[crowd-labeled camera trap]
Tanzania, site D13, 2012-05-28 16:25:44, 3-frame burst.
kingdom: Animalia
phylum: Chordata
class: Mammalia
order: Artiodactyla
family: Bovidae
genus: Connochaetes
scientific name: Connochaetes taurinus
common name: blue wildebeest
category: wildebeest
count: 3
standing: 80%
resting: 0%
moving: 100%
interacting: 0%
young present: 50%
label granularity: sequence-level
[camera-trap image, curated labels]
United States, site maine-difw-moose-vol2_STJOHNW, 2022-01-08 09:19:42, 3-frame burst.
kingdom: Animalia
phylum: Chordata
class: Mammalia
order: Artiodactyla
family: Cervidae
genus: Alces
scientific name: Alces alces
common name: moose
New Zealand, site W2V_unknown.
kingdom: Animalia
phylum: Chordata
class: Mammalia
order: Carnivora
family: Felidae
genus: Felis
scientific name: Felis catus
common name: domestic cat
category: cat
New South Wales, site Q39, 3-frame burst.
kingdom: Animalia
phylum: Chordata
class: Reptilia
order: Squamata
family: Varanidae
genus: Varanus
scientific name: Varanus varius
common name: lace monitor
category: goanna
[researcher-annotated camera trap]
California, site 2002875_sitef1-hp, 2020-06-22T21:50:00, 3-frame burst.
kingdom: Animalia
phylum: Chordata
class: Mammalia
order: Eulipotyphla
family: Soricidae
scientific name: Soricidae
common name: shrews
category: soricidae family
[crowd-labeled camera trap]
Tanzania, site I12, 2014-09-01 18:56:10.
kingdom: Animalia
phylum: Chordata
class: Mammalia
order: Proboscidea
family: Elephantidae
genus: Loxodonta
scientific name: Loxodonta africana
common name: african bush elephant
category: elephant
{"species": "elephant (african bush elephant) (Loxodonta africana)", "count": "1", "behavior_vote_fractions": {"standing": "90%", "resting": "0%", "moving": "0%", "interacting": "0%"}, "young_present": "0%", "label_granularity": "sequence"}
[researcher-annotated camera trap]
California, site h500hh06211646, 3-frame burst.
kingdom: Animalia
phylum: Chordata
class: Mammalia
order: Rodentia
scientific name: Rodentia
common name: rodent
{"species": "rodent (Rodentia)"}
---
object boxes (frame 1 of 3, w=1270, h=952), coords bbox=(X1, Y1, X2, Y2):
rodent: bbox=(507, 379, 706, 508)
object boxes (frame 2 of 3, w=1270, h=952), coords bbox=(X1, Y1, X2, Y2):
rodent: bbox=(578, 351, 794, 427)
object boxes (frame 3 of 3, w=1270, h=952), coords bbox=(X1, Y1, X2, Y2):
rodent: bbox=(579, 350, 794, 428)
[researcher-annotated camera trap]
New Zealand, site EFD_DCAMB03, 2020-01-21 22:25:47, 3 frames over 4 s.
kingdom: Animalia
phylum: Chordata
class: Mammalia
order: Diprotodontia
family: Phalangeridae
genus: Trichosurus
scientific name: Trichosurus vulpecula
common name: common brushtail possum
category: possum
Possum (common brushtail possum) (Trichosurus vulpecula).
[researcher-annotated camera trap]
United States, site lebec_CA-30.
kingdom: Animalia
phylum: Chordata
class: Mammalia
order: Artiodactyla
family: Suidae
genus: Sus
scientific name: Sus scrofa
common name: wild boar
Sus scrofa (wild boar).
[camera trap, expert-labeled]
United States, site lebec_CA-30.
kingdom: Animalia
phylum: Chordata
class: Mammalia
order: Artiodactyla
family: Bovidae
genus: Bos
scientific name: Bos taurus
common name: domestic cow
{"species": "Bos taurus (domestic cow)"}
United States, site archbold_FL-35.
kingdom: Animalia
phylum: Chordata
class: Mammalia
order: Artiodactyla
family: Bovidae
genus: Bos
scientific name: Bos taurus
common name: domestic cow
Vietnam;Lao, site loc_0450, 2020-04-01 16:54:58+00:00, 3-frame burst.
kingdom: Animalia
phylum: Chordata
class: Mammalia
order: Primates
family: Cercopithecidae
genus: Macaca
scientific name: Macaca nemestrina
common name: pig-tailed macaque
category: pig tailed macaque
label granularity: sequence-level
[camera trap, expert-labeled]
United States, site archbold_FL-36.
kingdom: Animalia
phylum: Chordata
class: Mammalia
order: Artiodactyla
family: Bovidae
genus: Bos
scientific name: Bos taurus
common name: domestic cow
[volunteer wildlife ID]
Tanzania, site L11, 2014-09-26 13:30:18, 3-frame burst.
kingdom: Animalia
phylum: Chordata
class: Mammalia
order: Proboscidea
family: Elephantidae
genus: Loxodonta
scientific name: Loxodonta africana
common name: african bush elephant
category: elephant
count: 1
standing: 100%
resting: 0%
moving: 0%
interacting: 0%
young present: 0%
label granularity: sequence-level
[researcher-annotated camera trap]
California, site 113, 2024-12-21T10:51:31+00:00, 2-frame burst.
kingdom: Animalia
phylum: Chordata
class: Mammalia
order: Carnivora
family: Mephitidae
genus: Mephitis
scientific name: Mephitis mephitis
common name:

____

- [EXERCISE BRIEF]
Please copy every line of the material exactly.

- [SOLUTION TO THIS EXERCISE]
[crowd-labeled camera trap]
Tanzania, site D13, 2012-05-28 16:25:44, 3-frame burst.
kingdom: Animalia
phylum: Chordata
class: Mammalia
order: Artiodactyla
family: Bovidae
genus: Connochaetes
scientific name: Connochaetes taurinus
common name: blue wildebeest
category: wildebeest
count: 3
standing: 80%
resting: 0%
moving: 100%
interacting: 0%
young present: 50%
label granularity: sequence-level
[camera-trap image, curated labels]
United States, site maine-difw-moose-vol2_STJOHNW, 2022-01-08 09:19:42, 3-frame burst.
kingdom: Animalia
phylum: Chordata
class: Mammalia
order: Artiodactyla
family: Cervidae
genus: Alces
scientific name: Alces alces
common name: moose
New Zealand, site W2V_unknown.
kingdom: Animalia
phylum: Chordata
class: Mammalia
order: Carnivora
family: Felidae
genus: Felis
scientific name: Felis catus
common name: domestic cat
category: cat
New South Wales, site Q39, 3-frame burst.
kingdom: Animalia
phylum: Chordata
class: Reptilia
order: Squamata
family: Varanidae
genus: Varanus
scientific name: Varanus varius
common name: lace monitor
category: goanna
[researcher-annotated camera trap]
California, site 2002875_sitef1-hp, 2020-06-22T21:50:00, 3-frame burst.
kingdom: Animalia
phylum: Chordata
class: Mammalia
order: Eulipotyphla
family: Soricidae
scientific name: Soricidae
common name: shrews
category: soricidae family
[crowd-labeled camera trap]
Tanzania, site I12, 2014-09-01 18:56:10.
kingdom: Animalia
phylum: Chordata
class: Mammalia
order: Proboscidea
family: Elephantidae
genus: Loxodonta
scientific name: Loxodonta africana
common name: african bush elephant
category: elephant
{"species": "elephant (african bush elephant) (Loxodonta africana)", "count": "1", "behavior_vote_fractions": {"standing": "90%", "resting": "0%", "moving": "0%", "interacting": "0%"}, "young_present": "0%", "label_granularity": "sequence"}
[researcher-annotated camera trap]
California, site h500hh06211646, 3-frame burst.
kingdom: Animalia
phylum: Chordata
class: Mammalia
order: Rodentia
scientific name: Rodentia
common name: rodent
{"species": "rodent (Rodentia)"}
---
object boxes (frame 1 of 3, w=1270, h=952), coords bbox=(X1, Y1, X2, Y2):
rodent: bbox=(507, 379, 706, 508)
object boxes (frame 2 of 3, w=1270, h=952), coords bbox=(X1, Y1, X2, Y2):
rodent: bbox=(578, 351, 794, 427)
object boxes (frame 3 of 3, w=1270, h=952), coords bbox=(X1, Y1, X2, Y2):
rodent: bbox=(579, 350, 794, 428)
[researcher-annotated camera trap]
New Zealand, site EFD_DCAMB03, 2020-01-21 22:25:47, 3 frames over 4 s.
kingdom: Animalia
phylum: Chordata
class: Mammalia
order: Diprotodontia
family: Phalangeridae
genus: Trichosurus
scientific name: Trichosurus vulpecula
common name: common brushtail possum
category: possum
Possum (common brushtail possum) (Trichosurus vulpecula).
[researcher-annotated camera trap]
United States, site lebec_CA-30.
kingdom: Animalia
phylum: Chordata
class: Mammalia
order: Artiodactyla
family: Suidae
genus: Sus
scientific name: Sus scrofa
common name: wild boar
Sus scrofa (wild boar).
[camera trap, expert-labeled]
United States, site lebec_CA-30.
kingdom: Animalia
phylum: Chordata
class: Mammalia
order: Artiodactyla
family: Bovidae
genus: Bos
scientific name: Bos taurus
common name: domestic cow
{"species": "Bos taurus (domestic cow)"}
United States, site archbold_FL-35.
kingdom: Animalia
phylum: Chordata
class: Mammalia
order: Artiodactyla
family: Bovidae
genus: Bos
scientific name: Bos taurus
common name: domestic cow
Vietnam;Lao, site loc_0450, 2020-04-01 16:54:58+00:00, 3-frame burst.
kingdom: Animalia
phylum: Chordata
class: Mammalia
order: Primates
family: Cercopithecidae
genus: Macaca
scientific name: Macaca nemestrina
common name: pig-tailed macaque
category: pig tailed macaque
label granularity: sequence-level
[camera trap, expert-labeled]
United States, site archbold_FL-36.
kingdom: Animalia
phylum: Chordata
class: Mammalia
order: Artiodactyla
family: Bovidae
genus: Bos
scientific name: Bos taurus
common name: domestic cow
[volunteer wildlife ID]
Tanzania, site L11, 2014-09-26 13:30:18, 3-frame burst.
kingdom: Animalia
phylum: Chordata
class: Mammalia
order: Proboscidea
family: Elephantidae
genus: Loxodonta
scientific name: Loxodonta africana
common name: african bush elephant
category: elephant
count: 1
standing: 100%
resting: 0%
moving: 0%
interacting: 0%
young present: 0%
label granularity: sequence-level
[researcher-annotated camera trap]
California, site 113, 2024-12-21T10:51:31+00:00, 2-frame burst.
kingdom: Animalia
phylum: Chordata
class: Mammalia
order: Carnivora
family: Mephitidae
genus: Mephitis
scientific name: Mephitis mephitis
common name:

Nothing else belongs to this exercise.